4. Malatya Uluslararası Film Festivali’nde Onur Ödülüne değer görülen başarılı sanatçı Rade Serbedzija söyleşisi ile başlayan ilk gün film gösterimleri, söyleşiler ve sergilerden oluşan keyifli bir programla devam etti.

Rade Serbedzija, söyleşisinde sinemanın sanatın önemli bir dalı olduğunu; ama sinemanın sadece bir sanat olmadığını, onun ötesinde kurguyu gerçeğe bağlayan tarihsel bir doküman niteliğinde olduğunu söyledi. Sinema endüstrisinin iki yüzü olan Avrupa ve Hollywood sinemasını kıyaslayan Serbedzija, Hollywood’un maddi gücüne vurgu yaptı ve “Orada çalışanlar maddi anlamda daha iyi şartlarda çalışıyorlar, aynı şekilde teknik alt yapı da orada daha iyi” dedi. “Avrupa Sineması’nda film, yönetmenin filmidir, ne yapacağınızı o söyler; ama Amerika’daki filmler yapımcının filmidir. Çünkü yapımcılar izleyicinin ne istediğini bilir ya da bildiklerini zannederler” dedi.

Balkanlardaki dağılmanın sinemaya etkisinin sorulması üzerine duygulanan Rade Serbedzija, “Üzülerek söylüyorum ki yaşanan kötü gerçekler olmasa bu kadar iyi sanat eserleri de olmazdı” dedi ve konuşmasına şöyle devam etti “Savaş zamanında silahları bırakın çağrısı yapmış ve hain olarak gösterilmiştim. Ben savaşta sadece barışın tarafını tuttum, çünkü tutulacak tek taraf barışın tarafıydı. Bu çağrımdan önce yapılan bir ankette en sevilen üçüncü kişiydim, çağrımdan sonra en nefret edilen ikinci kişi oldum. Neyse ki zamanla yargılar değişiyor, bugün yine sevilen biriyim.”

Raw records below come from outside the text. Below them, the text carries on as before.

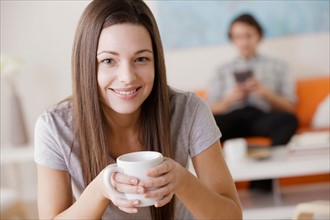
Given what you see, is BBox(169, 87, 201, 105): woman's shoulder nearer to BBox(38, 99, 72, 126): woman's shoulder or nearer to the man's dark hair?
BBox(38, 99, 72, 126): woman's shoulder

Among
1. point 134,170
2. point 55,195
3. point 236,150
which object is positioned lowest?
point 236,150

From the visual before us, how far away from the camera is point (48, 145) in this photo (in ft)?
3.80

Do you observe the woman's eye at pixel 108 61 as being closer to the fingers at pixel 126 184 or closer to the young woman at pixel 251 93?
the fingers at pixel 126 184

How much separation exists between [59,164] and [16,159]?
219 centimetres

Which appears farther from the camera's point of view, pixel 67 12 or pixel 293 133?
pixel 67 12

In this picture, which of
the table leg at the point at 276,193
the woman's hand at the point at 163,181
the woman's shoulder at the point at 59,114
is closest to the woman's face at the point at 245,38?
the table leg at the point at 276,193

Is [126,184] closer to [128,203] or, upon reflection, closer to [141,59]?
[128,203]

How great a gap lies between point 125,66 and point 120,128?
223 millimetres

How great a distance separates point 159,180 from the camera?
910 mm

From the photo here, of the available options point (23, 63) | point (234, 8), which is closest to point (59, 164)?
point (23, 63)

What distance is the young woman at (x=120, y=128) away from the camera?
1063 millimetres

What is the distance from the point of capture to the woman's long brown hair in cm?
108

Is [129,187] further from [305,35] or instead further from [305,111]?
[305,35]

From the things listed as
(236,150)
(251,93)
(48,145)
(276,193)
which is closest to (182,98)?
(48,145)
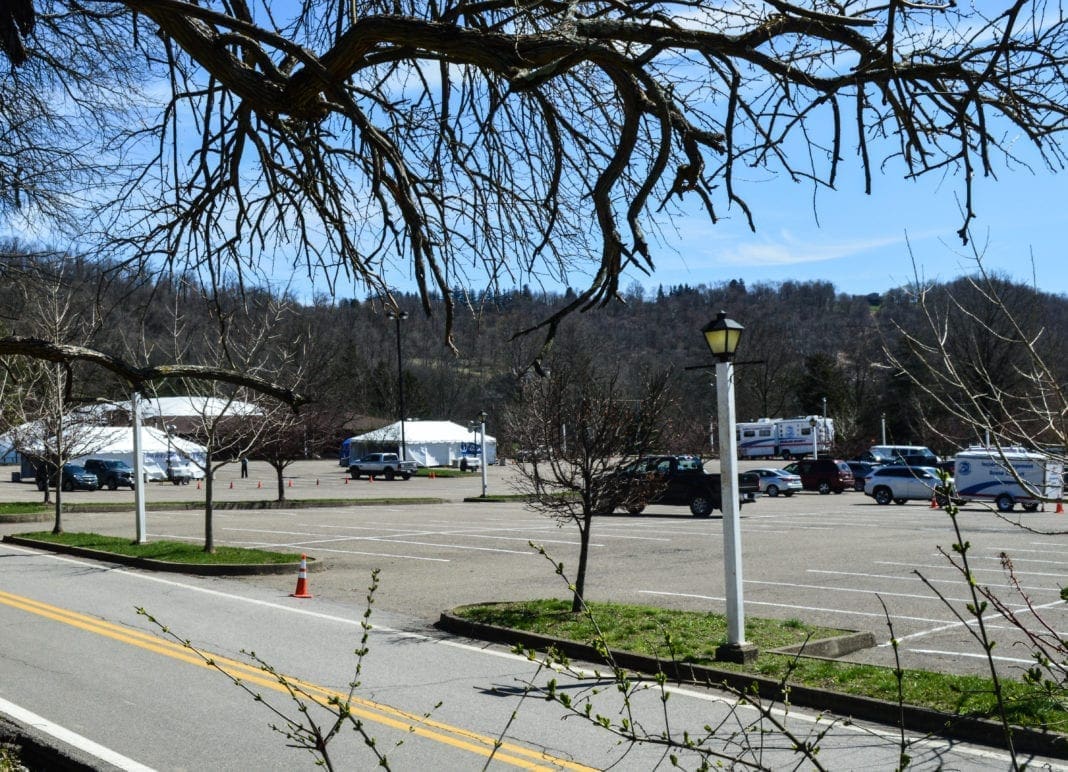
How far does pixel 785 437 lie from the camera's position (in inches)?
3177

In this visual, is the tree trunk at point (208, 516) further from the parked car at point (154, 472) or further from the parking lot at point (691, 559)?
the parked car at point (154, 472)

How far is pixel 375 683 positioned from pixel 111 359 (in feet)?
17.4

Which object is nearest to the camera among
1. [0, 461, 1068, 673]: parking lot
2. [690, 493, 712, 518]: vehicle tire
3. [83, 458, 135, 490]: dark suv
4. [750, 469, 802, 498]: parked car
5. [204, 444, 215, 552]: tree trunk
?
[0, 461, 1068, 673]: parking lot

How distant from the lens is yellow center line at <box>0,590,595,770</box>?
23.4 feet

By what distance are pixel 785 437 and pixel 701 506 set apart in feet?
160

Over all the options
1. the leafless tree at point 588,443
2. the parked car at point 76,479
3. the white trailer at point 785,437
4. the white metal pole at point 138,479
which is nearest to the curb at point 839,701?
the leafless tree at point 588,443

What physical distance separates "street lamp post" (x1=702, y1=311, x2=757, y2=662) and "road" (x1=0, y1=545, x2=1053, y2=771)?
1268 millimetres

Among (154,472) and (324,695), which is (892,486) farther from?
(154,472)

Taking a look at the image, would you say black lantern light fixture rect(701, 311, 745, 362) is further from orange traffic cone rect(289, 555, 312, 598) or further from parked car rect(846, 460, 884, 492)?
parked car rect(846, 460, 884, 492)

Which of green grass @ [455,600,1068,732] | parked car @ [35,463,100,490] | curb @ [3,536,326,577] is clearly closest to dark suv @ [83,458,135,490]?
parked car @ [35,463,100,490]

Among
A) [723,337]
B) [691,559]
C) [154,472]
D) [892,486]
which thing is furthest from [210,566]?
[154,472]

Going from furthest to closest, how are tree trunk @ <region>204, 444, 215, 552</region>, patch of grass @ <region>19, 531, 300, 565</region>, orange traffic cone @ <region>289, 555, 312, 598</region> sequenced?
tree trunk @ <region>204, 444, 215, 552</region>, patch of grass @ <region>19, 531, 300, 565</region>, orange traffic cone @ <region>289, 555, 312, 598</region>

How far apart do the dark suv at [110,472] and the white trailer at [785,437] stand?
44.1 metres

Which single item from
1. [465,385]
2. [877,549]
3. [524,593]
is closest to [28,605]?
[524,593]
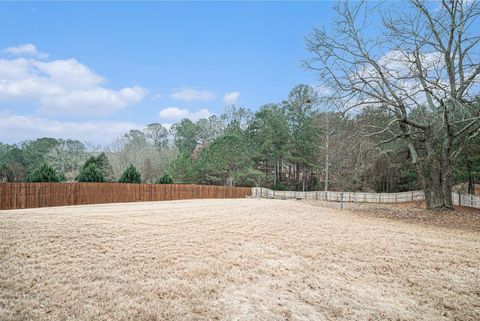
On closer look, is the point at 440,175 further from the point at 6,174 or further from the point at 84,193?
the point at 6,174

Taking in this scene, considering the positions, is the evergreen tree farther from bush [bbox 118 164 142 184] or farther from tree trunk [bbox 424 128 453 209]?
tree trunk [bbox 424 128 453 209]

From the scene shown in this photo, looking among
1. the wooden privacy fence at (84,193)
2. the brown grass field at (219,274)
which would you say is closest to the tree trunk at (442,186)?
the brown grass field at (219,274)

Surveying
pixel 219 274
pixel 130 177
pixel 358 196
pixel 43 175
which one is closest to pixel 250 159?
pixel 358 196

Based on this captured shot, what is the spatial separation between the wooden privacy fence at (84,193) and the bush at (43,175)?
1.48 metres

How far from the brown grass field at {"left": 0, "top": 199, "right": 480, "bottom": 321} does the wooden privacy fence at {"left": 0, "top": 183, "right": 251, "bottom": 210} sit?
8651 mm

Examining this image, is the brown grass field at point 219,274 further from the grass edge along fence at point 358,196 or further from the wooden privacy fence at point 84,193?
the grass edge along fence at point 358,196

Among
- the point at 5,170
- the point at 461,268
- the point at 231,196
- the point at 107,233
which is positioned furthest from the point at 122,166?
the point at 461,268

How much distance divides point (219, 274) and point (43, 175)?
15.2m

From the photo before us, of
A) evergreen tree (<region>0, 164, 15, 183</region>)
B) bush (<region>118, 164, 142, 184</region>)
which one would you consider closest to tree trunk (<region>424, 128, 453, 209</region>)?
bush (<region>118, 164, 142, 184</region>)

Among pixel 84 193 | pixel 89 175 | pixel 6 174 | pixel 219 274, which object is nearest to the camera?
pixel 219 274

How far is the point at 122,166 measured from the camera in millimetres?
37906

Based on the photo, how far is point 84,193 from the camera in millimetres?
16469

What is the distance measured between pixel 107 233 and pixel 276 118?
28079 millimetres

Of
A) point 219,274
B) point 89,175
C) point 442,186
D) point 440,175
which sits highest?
point 440,175
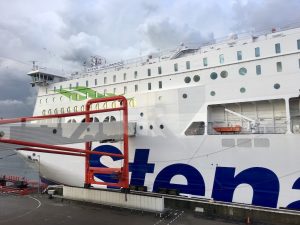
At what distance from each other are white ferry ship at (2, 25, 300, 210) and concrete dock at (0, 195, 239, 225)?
2.07 meters

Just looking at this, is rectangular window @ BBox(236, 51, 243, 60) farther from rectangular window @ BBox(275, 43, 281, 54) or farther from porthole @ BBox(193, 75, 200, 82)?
porthole @ BBox(193, 75, 200, 82)

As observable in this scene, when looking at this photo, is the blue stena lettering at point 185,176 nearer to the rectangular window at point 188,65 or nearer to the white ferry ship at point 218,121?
the white ferry ship at point 218,121

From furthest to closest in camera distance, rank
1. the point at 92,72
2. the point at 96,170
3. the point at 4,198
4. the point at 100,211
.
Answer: the point at 92,72 → the point at 4,198 → the point at 96,170 → the point at 100,211

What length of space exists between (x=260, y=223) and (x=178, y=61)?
9.33 metres

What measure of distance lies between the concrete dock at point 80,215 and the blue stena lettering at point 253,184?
1759 mm

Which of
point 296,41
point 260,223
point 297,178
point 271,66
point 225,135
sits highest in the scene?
point 296,41

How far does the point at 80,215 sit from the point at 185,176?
5511 millimetres

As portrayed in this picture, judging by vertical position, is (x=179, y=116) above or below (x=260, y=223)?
above

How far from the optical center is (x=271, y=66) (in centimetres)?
1384

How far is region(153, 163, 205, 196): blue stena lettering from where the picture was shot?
48.0ft

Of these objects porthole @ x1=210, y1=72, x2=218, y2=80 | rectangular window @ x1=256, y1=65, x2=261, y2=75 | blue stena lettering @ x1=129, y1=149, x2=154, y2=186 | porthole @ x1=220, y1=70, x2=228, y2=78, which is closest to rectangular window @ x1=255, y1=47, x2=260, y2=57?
rectangular window @ x1=256, y1=65, x2=261, y2=75

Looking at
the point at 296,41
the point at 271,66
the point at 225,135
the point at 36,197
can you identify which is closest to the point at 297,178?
the point at 225,135

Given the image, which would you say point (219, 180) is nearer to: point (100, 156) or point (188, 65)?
point (188, 65)

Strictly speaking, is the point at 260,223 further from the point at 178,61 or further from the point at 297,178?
the point at 178,61
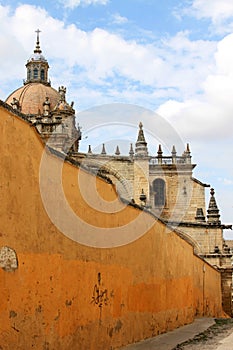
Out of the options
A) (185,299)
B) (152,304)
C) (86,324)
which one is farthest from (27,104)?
(86,324)

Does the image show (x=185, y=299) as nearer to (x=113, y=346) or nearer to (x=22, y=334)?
(x=113, y=346)

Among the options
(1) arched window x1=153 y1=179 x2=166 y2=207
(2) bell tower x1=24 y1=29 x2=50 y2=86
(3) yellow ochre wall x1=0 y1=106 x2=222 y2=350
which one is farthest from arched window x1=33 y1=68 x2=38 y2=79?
(3) yellow ochre wall x1=0 y1=106 x2=222 y2=350

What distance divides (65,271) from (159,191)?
30143 millimetres

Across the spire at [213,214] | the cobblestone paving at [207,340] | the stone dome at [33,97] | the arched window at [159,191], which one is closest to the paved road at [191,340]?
the cobblestone paving at [207,340]

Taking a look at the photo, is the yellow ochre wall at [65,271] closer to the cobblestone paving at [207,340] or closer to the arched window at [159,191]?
the cobblestone paving at [207,340]

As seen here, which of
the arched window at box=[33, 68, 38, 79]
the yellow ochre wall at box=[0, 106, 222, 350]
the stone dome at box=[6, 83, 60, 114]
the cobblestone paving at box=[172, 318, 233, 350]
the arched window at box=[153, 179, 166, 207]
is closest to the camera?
the yellow ochre wall at box=[0, 106, 222, 350]

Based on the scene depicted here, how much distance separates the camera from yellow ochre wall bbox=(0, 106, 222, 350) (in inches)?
215

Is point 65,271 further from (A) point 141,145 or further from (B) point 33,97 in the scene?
(B) point 33,97

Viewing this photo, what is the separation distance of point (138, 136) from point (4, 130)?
30.4 metres

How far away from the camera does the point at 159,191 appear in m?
36.7

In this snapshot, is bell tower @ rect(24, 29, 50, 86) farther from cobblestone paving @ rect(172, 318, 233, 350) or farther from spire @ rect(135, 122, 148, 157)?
cobblestone paving @ rect(172, 318, 233, 350)

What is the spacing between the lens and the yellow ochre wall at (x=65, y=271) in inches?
215

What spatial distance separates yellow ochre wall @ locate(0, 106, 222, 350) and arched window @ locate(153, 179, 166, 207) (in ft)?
80.6

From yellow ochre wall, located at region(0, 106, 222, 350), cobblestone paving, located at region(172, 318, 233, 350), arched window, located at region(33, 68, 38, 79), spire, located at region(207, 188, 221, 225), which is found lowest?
cobblestone paving, located at region(172, 318, 233, 350)
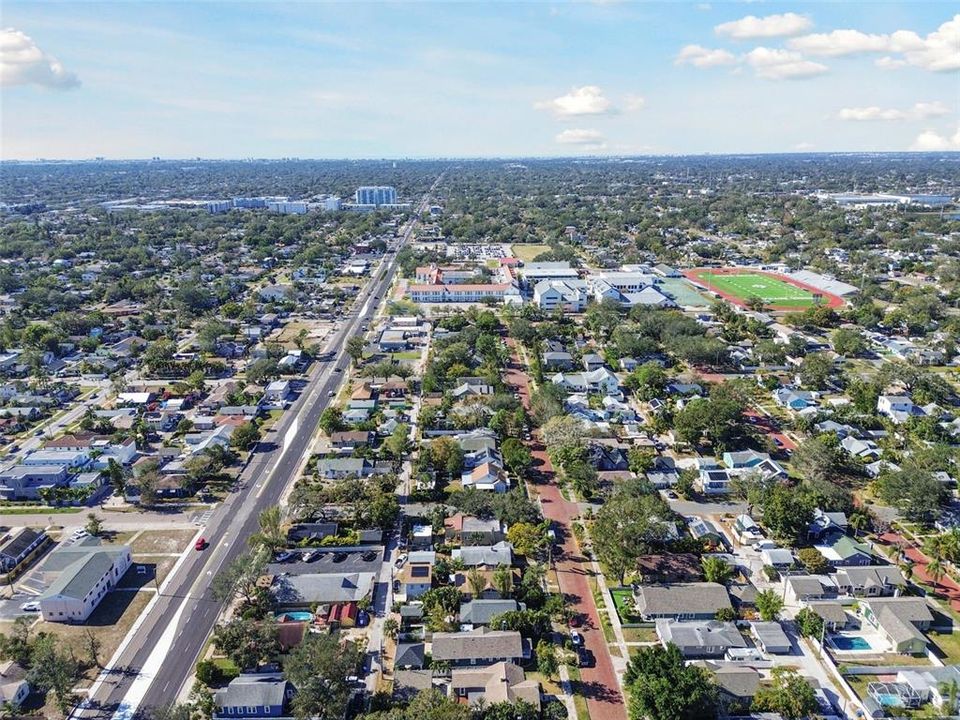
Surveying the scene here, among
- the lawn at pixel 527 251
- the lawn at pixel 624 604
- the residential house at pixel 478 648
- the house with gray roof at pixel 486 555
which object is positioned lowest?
the lawn at pixel 624 604

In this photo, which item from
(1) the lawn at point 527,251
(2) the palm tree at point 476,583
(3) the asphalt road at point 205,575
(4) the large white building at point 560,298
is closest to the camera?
(3) the asphalt road at point 205,575

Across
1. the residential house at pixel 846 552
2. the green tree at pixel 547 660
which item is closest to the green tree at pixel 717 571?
the residential house at pixel 846 552

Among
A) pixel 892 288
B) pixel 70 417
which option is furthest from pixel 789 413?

KAYBOLAN SİNEMAMIZ BU FİLMLE CANLANDI

4. Malatya Uluslararası Film Festivali’nde Onur Ödülüne değer görülen bir diğer isim Eşref Kolçak ise Güle Güle filminin gösteriminin ardından gerçekleşen söyleşi de “Güle Güle de oynamış olmaktan büyük gurur duyduğunu, bu filmle kaybolan sinemamız canlandı.” dedi.

“DÜNYA SİNEMASI MALATYALILARIN BEĞENİSİNE SUNULDU”

Festival kapsamında yarışma dışı gösterimlerle de Malatyalılar sinemanın keyfini sürdü. Ortadoğu Sineması ve İtalyan Sinemasından özel gösterimler sinemaseverlerin beğenisine sunuldu.

Kendini, uyuşturucu satıcılığının tehlikeli döngüsünden ve arkadaşı zannettiği haydutlardan bir türlü kurtaramayan, 30 yıl önce İtalya’ya göç etmiş Roman’ın hayatla mücadelesini anlatan Roman ve Yavrusu Türkiye prömiyerini Malatya’da yaptı!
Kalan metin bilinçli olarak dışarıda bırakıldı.